Hello, everyone! It’s great to be here and I’d like to thank Geoffrey for the opportunity to blog on this site. I’m so happy to find such a vibrant community of flute enthusiasts gathered in one virtual place. Let me begin by introducing myself.
I’ve been a musician all of my life, but my journey with the bansuri flute began in 1997 while I was attending Berklee College of Music. Despite my lack of technical ability as a flute player in those early days, I felt deeply that there was a special quality to this instrument, as the intensity of my musical experience was greater than it ever was on the guitar, on which I had a fairly well-developed skill set. How then could I not follow and see where that would lead? I was referred to Steve Gorn for lessons and after graduation, I moved to upstate New York to learn with him. This was followed by two trips to India to study with the great Pandit Raghunath Seth in Mumbai. Both have been inspired teachers, mentors, and friends whose guidance has been invaluable to my growth as a musician and more importantly as a human being. In 2006, I was awarded a fellowship from the American Institute for Indian Studies, which brought me back to India three more times in successive years to study. On my most recent journey, I was staying in the house of Pandit Vikash Maharaj, a great sarod player, and received intensive training from him. It was a great challenge to try and adapt sarod music to the bansuri, one which really helped me improve my technique and expand my concept of what was possible on the instrument (a potential future blog topic, perhaps?). When I’m not traveling, I make my home in Brooklyn, New York, where I work as a freelance musician.

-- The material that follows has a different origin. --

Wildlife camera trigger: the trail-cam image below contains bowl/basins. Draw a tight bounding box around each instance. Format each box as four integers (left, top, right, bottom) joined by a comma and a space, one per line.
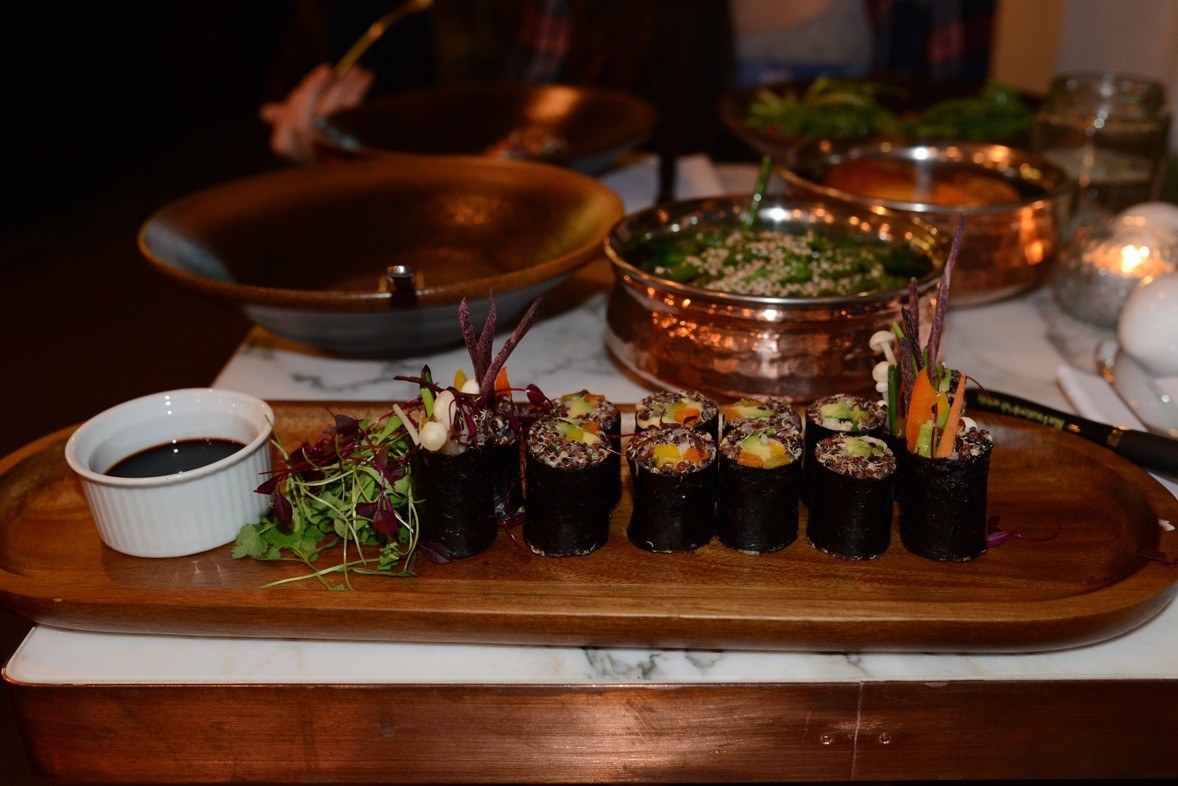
606, 58, 1170, 404
137, 155, 622, 357
62, 389, 277, 556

New York City is a place of incredible cultural diversity. What is so interesting is that all kinds of cross-cultural collaborations are taking place here every day. The concept of musical fusion is as old as civilization itself. Throughout history, musical ideas have traveled with merchants, soldiers, nomads, and immigrants to new places where they have combined with native forms to produce new idioms. Indeed, North Indian Classical music itself is the product of a meeting between indigenous Indian music with the music of Muslim invaders. This clash of cultures resulted not only in a new musical style but new instruments as well. Innovation is at the heart of the tradition. In America, Jazz, often cited as “America’s classical music”, is similarly a result of the combination of European harmony and instruments with African rhythms. In today’s ever-shrinking world, characterized by cross-cultural connections on a scale never before seen in history, new combinations and musical forms are inevitable. The ancient and noble bansuri has arrived in modern-day New York. How can we help move it forward in the service of music? This is the line of thinking that inspires me to be creative and push the limits of my art. My opinion is that a solid grounding in traditional training is the best starting point for creativity with any instrument, but to innovate, one must be willing to question the assumptions inherent in any traditional style and conduct experiments, gather data, and draw conclusions about what works. I also believe that it is our duty as musicians to show by example that the way of peace is one of open-mindedness, appreciation, respect, tolerance, compassion, and forgiveness.
As I sat last night thinking about what to write on the blog a few things came to mind. I’d like to share some thoughts about bansuri playing techniques and the wider music scene in general, but I’d also like to hear from the members of this site and engage in a dialog about what you’d like to hear from me. The more interactive it gets, the better it will be for everyone.